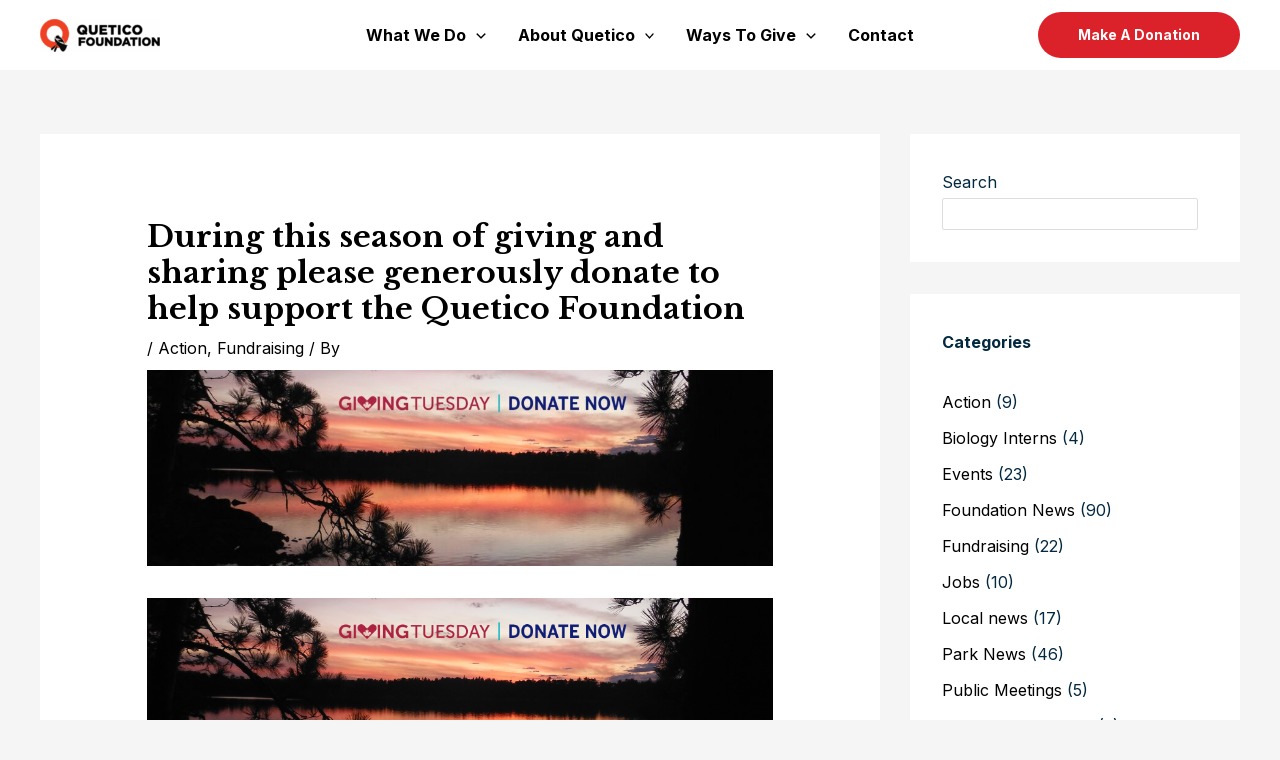

--- FILE ---
content_type: application/javascript
request_url: https://queticofoundation.org/wp-content/uploads/uag-plugin/assets/3000/uag-js-2938.js?ver=1768360659
body_size: 186
content:
document.addEventListener("DOMContentLoaded", function(){ window.addEventListener("DOMContentLoaded", function(){
	UAGBForms.init( {"block_id":"9dff30a7","reCaptchaEnable":false,"reCaptchaType":"v2","reCaptchaSiteKeyV2":"","reCaptchaSecretKeyV2":"","reCaptchaSiteKeyV3":"","reCaptchaSecretKeyV3":"","afterSubmitToEmail":false,"afterSubmitCcEmail":"","afterSubmitBccEmail":"","afterSubmitEmailSubject":"Form Submission","sendAfterSubmitEmail":true,"confirmationType":"message","hidereCaptchaBatch":false,"captchaMessage":"Please fill up the above captcha.","confirmationUrl":""}, '.uagb-block-9dff30a7', 2938 );
});
 });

● DIRECTIONS FOR THIS TASK
Since the pictures are not wanted, transcribe only the rest of the material above, exactly as it stands.

● EXERCISE ANSWER
--- FILE ---
content_type: application/javascript
request_url: https://queticofoundation.org/wp-content/uploads/uag-plugin/assets/3000/uag-js-2938.js?ver=1768360659
body_size: 186
content:
document.addEventListener("DOMContentLoaded", function(){ window.addEventListener("DOMContentLoaded", function(){
	UAGBForms.init( {"block_id":"9dff30a7","reCaptchaEnable":false,"reCaptchaType":"v2","reCaptchaSiteKeyV2":"","reCaptchaSecretKeyV2":"","reCaptchaSiteKeyV3":"","reCaptchaSecretKeyV3":"","afterSubmitToEmail":false,"afterSubmitCcEmail":"","afterSubmitBccEmail":"","afterSubmitEmailSubject":"Form Submission","sendAfterSubmitEmail":true,"confirmationType":"message","hidereCaptchaBatch":false,"captchaMessage":"Please fill up the above captcha.","confirmationUrl":""}, '.uagb-block-9dff30a7', 2938 );
});
 });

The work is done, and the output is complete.